··· Passage shown ···

Not everyone is cut out for the four-years-of-high-school-four-years-of-college thing. I was so burned out in high school (which contributed to my lack of motivation) that I couldn’t take four years of college. Do I want to finish my degree? You bet I do, but it’s not because it’s expected of me. I want to finish it because I want to do it.

I think astro’s daughter should meet with her guidance counselor or a career counselor and have an honest talk about her future. Maybe there is an alternative that would work for her that she would be interested in pursuing.

Robin

Well, most of my brilliant advice has already been mentioned. Darn.
My teen isn’t going through this–yet–but I tend to agree with the back-off-a-bit crowd. It sounds like this has turned into a power struggle, at least on some level, and that’s just bad news all around.
The trick is backing off without coming off like you’re washing your hands of it all. Let her know that you care very much, you’re willing to help her (with a tutor or whatever), but that you realize (after discussing it with 8000 of your best friends…) that this really IS her life, after all, and she is the one who will have to decide how she’s going to do in school. Emphasize to her that high school isn’t everything, because obviously she might be able to continue her education even if she flunked out totally. BUT–and this is a HUGE BUT–putting in a LITTLE effort now will make things easier, should she decide she does want to go straight to college, etc. (I had so many students who gave me the old “I’m gonna quit next year anyway” routine; I always came back with, “Well, if you change your mind–just in case–it will really be cool if you didn’t have to repeat your sophomore year, wouldn’t it? Might be worth at least trying to pass, maybe?” It usually worked for me.)
I would definitely set her up an appt with her guidance office too. Nothing motivates a high schooler like realizing she might not graduate with her buddies if she doesn’t get back on track.
Good luck, astro, and let us know how it goes, okay?
~karol

First thing that came to my mind when seeing your daughter is 15 - Driver’s License. If she’s like my kid and her friends, the allure of the license can be a great motivator. The standing rule in our house is “School is your #1 job.” So as long as the Perfect Child[sup]TM[/sup] does her assignments to the best of her ability, she has her own car keys and the freedom to use them. (Rule #2 is that she pays her own gas and insurance, but that’s another issue.) Anyway, we’ve not had a battle over academics so far - the kid works hard and does well. But if she ever started slacking off her schoolwork, the privileges and freedoms she’s earned will be abruptly curtailed.

So, my opinion: Quit riding your daughter, but have a serious talk about responsibilities and consequences. Let her know what your expectations are and what she earns if she meets them, as well as what she’ll lose if she doesn’t. Try to get her to think beyond the next few days or months. Try to get her to picture herself in 5 or 10 years. With luck, if you plant the seed of thought, it’ll work its way into her brain.

One of the hardest parental moments is watching your kid fail at something, knowing you could have helped avoid the failure. But for some, that failure is the jolt that helps them focus.

Good luck to you.

··· Data excerpt ···

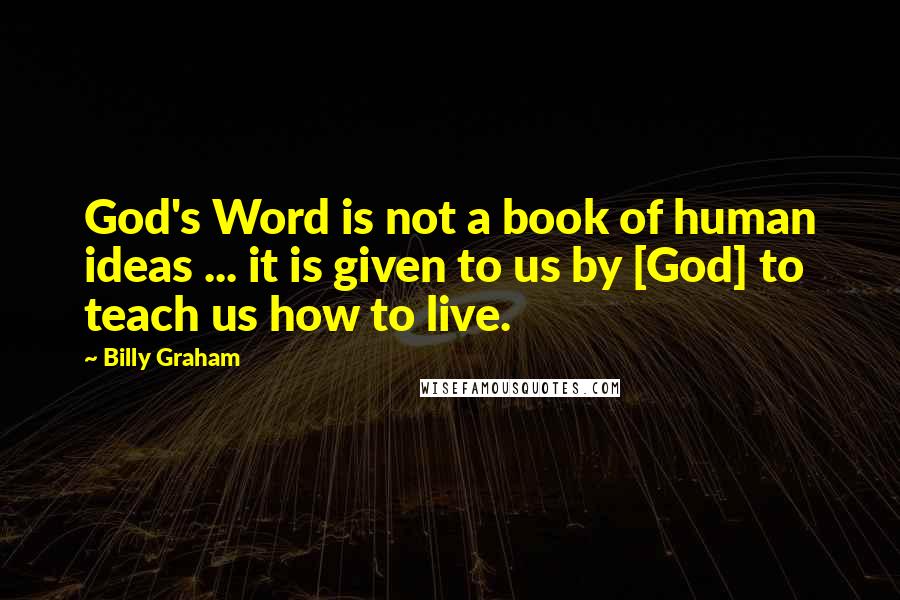 Billy Graham Quotes: God's Word is not a book of human ideas ... it is given to us by [God] to teach us how to live.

···

What this exercise asks:
**A)** Please return everything from "Good luck, astro, and" down to "be abruptly curtailed." in the parenting thread, copied word for word.
**B)** In the parenting thread, what does Rule #2 require the daughter to pay for herself?

Answers:
**A)**
Good luck, astro, and let us know how it goes, okay?
~karol

First thing that came to my mind when seeing your daughter is 15 - Driver’s License. If she’s like my kid and her friends, the allure of the license can be a great motivator. The standing rule in our house is “School is your #1 job.” So as long as the Perfect Child[sup]TM[/sup] does her assignments to the best of her ability, she has her own car keys and the freedom to use them. (Rule #2 is that she pays her own gas and insurance, but that’s another issue.) Anyway, we’ve not had a battle over academics so far - the kid works hard and does well. But if she ever started slacking off her schoolwork, the privileges and freedoms she’s earned will be abruptly curtailed.

**B)** Her own gas and insurance.